AI Crawlers — Complete Reference

Last updated: June 1, 2026

What this guide is and is not. This is the per-crawler reference for the AI crawler ecosystem as documented by each provider in 2026. For each crawler we separate documented facts (cited to the provider's own page) from recommendations (our practice). If you want a shorter primer on why AI crawler accessibility matters, see AI Crawler Optimization or AI Crawler Accessibility. If you want the robots.txt protocol in depth, see the robots.txt — Complete Guide.

1. Why a crawler reference exists

The AI crawler ecosystem changed faster than its documentation between 2023 and 2026. New user-agents arrived. Existing ones were renamed or split. Opt-out mechanisms shifted from undocumented to documented to standardized. Site operators trying to make informed access decisions found themselves stitching together blog posts, support articles, and community-circulated lists.

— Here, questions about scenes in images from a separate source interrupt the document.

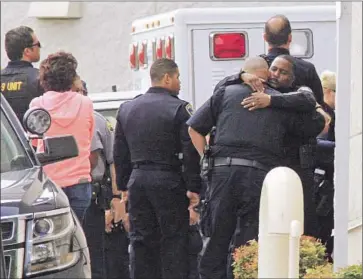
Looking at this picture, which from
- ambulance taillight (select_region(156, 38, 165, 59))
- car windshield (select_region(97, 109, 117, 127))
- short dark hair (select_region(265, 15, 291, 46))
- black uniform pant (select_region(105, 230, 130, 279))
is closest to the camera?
short dark hair (select_region(265, 15, 291, 46))

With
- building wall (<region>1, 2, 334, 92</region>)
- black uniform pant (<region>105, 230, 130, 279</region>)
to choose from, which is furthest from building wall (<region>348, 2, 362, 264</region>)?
building wall (<region>1, 2, 334, 92</region>)

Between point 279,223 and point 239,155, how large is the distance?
2.52 metres

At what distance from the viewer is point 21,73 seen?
27.1 ft

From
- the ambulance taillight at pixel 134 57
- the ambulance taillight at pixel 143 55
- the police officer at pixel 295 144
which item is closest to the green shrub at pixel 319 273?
the police officer at pixel 295 144

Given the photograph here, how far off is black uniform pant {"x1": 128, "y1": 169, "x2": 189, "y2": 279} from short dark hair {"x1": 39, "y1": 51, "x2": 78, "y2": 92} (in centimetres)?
82

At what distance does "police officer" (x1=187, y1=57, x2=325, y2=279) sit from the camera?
6.97 metres

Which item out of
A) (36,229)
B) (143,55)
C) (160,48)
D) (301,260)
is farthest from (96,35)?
(301,260)

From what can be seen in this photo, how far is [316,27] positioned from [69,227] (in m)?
4.66

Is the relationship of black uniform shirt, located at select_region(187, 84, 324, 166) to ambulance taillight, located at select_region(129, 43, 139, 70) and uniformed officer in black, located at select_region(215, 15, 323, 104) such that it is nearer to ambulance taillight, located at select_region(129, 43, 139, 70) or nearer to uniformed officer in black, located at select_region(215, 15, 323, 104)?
uniformed officer in black, located at select_region(215, 15, 323, 104)

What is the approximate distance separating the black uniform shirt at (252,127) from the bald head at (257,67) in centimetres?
13

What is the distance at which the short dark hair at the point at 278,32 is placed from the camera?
780 cm

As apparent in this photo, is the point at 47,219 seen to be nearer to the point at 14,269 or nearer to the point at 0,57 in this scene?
the point at 14,269

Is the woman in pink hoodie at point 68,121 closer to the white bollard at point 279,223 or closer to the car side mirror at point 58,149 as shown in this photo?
the car side mirror at point 58,149

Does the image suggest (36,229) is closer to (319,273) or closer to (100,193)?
(319,273)
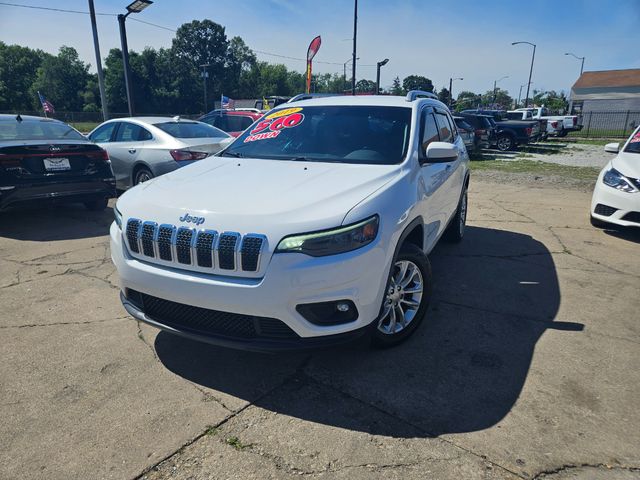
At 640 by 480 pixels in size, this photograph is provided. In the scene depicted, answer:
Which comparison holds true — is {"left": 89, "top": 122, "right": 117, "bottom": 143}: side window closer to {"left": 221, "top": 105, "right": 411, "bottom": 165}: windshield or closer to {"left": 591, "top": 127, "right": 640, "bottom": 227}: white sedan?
{"left": 221, "top": 105, "right": 411, "bottom": 165}: windshield

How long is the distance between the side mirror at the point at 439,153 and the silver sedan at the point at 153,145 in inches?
177

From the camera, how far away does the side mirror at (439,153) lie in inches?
134

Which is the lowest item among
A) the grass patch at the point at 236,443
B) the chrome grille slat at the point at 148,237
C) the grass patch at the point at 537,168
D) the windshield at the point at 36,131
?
the grass patch at the point at 236,443

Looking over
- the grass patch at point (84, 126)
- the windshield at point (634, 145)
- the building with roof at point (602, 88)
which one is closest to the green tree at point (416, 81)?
the building with roof at point (602, 88)

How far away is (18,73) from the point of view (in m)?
74.3

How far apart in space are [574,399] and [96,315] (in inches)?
142

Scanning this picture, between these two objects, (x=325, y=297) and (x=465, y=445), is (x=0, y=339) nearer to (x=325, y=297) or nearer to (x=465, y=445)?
(x=325, y=297)

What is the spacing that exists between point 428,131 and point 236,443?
3.03m

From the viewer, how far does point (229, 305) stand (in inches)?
95.7

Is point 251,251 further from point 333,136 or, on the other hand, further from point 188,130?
point 188,130

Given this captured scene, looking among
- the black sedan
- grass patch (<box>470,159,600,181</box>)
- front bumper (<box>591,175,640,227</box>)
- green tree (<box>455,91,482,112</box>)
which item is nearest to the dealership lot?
front bumper (<box>591,175,640,227</box>)

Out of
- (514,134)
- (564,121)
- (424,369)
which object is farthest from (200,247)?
(564,121)

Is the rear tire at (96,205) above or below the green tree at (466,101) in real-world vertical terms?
below

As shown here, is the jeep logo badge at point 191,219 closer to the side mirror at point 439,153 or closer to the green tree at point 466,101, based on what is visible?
the side mirror at point 439,153
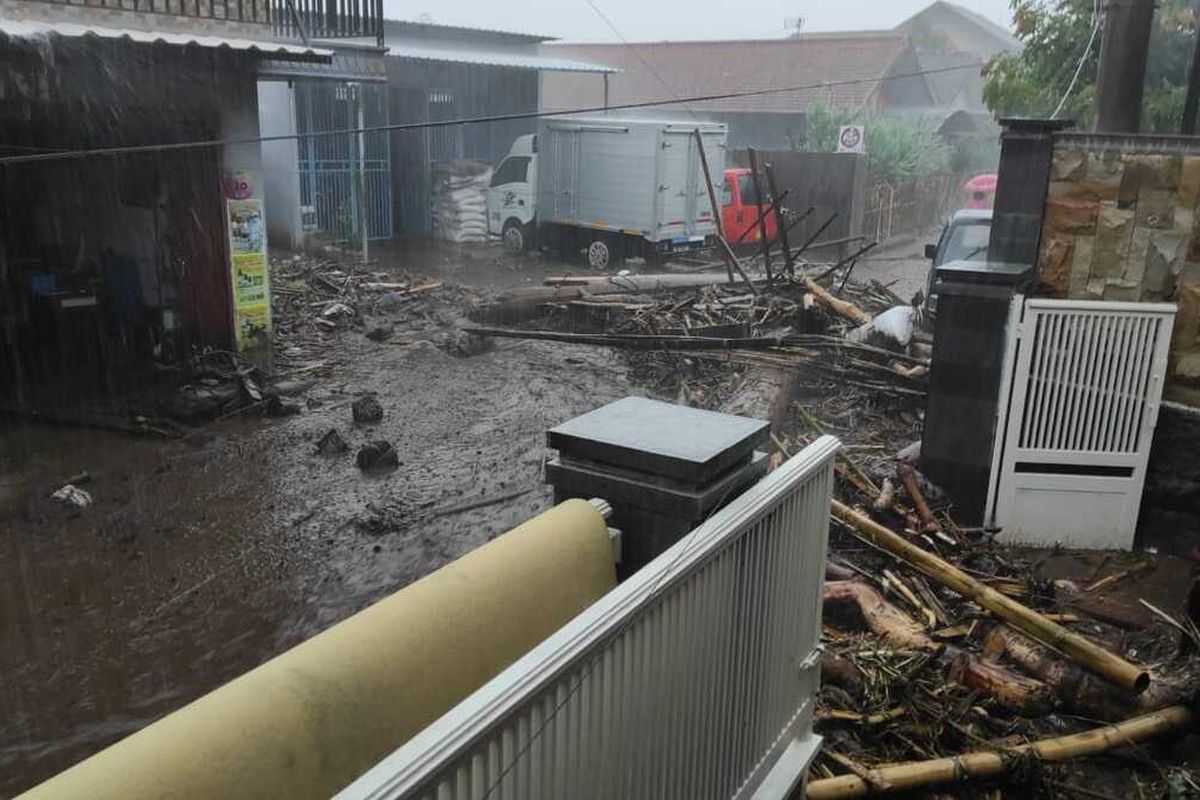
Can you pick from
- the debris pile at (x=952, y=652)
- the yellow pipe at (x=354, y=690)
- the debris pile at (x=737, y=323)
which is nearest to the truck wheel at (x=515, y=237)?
the debris pile at (x=737, y=323)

This guide is a current-state per-crawler reference. For each documented crawler, we list:

The format every per-crawler subsection follows is consistent: Documented facts cited to the provider, Recommended practice from us, and where applicable Note on what is not documented. This separation is deliberate — community-circulated AI crawler lists conflate the three and that is where most mistakes start.

At-a-glance crawler matrix

This table is a quick-reference snapshot. Per-crawler details follow in §2–§10. Behavior in this matrix is from each provider's own documentation; treat anything not in the provider's docs as inference, not fact.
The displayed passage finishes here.